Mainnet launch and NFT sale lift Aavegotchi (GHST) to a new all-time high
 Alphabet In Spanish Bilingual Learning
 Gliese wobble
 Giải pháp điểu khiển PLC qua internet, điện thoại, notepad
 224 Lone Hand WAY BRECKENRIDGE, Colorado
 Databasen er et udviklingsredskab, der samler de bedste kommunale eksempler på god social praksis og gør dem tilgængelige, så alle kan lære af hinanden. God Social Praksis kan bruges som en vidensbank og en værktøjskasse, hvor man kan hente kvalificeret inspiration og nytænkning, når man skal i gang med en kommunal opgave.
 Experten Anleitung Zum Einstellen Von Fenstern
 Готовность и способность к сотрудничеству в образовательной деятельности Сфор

## [WHAT IS NEEDED]
Print the full listing, word for word.

## [SOLVED PROBLEM]
Mainnet launch and NFT sale lift Aavegotchi (GHST) to a new all-time high
 Alphabet In Spanish Bilingual Learning
 Gliese wobble
 Giải pháp điểu khiển PLC qua internet, điện thoại, notepad
 224 Lone Hand WAY BRECKENRIDGE, Colorado
 Databasen er et udviklingsredskab, der samler de bedste kommunale eksempler på god social praksis og gør dem tilgængelige, så alle kan lære af hinanden. God Social Praksis kan bruges som en vidensbank og en værktøjskasse, hvor man kan hente kvalificeret inspiration og nytænkning, når man skal i gang med en kommunal opgave.
 Experten Anleitung Zum Einstellen Von Fenstern
 Готовность и способность к сотрудничеству в образовательной деятельности Сфор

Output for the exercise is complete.